And there they were, dancing before our eyes.  For a while we all stood there, transfixed, just watching the appearance of thousands upon thousands of starlings hovering above the trees like bees.  It would’ve been nice to stand there longer, but the kids snapped out of the magic of the birds earlier than the adults and demanded that they wanted to go home.  So we did.  It was nearly time for tea.

Do you like bird-watching?

Three Birds

The photo above was taken on the 12th of January this year.  I posted it on my Instagram and wrote a caption:

Bird 1 to his friends: “I told you we should’ve turned right for Spain!”

About a week ago, just as I was making little T’s bed in her room, I glanced out the window and saw three birds again and thought of the photograph I took at the beginning of the year and thought “What are the chances that these are the same birds from that picture?”  Impossible of course.  But I couldn’t help but make a caption again.

Bird 1 to his friends: “I told you we should’ve flown the other way!  Now look, we’re back here again!  The sun never shines in England!  This is all your bloody fault!”

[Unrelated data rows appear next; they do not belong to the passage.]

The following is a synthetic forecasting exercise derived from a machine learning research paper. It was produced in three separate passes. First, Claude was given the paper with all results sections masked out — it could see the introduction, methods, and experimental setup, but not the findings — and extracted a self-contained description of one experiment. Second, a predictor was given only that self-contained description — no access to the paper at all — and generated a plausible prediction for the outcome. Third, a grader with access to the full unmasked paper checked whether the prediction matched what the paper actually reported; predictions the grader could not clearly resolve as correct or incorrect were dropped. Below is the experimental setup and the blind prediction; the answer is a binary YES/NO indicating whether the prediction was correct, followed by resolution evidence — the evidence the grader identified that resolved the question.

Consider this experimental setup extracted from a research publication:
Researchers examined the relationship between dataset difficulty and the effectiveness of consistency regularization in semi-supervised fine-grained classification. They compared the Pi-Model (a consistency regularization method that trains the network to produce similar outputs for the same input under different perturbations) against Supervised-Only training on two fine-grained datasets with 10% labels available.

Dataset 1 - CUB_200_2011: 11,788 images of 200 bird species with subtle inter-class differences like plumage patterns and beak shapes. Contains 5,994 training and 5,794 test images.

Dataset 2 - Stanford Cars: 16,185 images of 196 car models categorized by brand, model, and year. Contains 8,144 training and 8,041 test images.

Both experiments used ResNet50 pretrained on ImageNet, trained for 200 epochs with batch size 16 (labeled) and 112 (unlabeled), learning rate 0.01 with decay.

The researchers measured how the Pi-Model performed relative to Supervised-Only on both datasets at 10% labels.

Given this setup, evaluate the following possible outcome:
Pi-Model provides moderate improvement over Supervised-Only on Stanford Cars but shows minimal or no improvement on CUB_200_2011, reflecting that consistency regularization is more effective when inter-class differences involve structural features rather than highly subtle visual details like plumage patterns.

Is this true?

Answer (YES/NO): NO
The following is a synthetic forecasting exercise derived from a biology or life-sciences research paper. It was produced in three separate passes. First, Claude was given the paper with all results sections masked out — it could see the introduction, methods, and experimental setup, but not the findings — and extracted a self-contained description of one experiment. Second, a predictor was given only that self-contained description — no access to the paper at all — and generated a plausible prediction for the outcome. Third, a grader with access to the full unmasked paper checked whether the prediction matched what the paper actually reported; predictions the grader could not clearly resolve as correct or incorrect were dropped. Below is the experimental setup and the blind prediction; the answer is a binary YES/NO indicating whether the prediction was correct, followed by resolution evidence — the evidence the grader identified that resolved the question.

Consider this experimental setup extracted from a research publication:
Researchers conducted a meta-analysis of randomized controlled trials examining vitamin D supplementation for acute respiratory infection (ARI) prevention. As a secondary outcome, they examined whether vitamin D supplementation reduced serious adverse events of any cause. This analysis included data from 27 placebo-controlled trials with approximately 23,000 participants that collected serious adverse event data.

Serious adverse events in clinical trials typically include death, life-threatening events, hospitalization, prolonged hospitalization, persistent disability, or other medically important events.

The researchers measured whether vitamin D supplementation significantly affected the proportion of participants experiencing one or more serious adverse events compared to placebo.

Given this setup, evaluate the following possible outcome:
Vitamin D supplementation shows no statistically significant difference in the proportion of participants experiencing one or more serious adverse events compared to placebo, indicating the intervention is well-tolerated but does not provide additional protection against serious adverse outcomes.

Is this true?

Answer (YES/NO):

If you could make your own caption of the photo above, what would it be?

F is for Flamingos

We visited Whipsnade zoo at Bedfordshire a couple of years ago and this is where we saw a lovely group of flamingos.  I just love their colours!

And instead of feeding, they actually look like they are admiring their reflection on the water!

Linking-up once again with the lovely Charly of  PODcast’s Alphabet Photography project.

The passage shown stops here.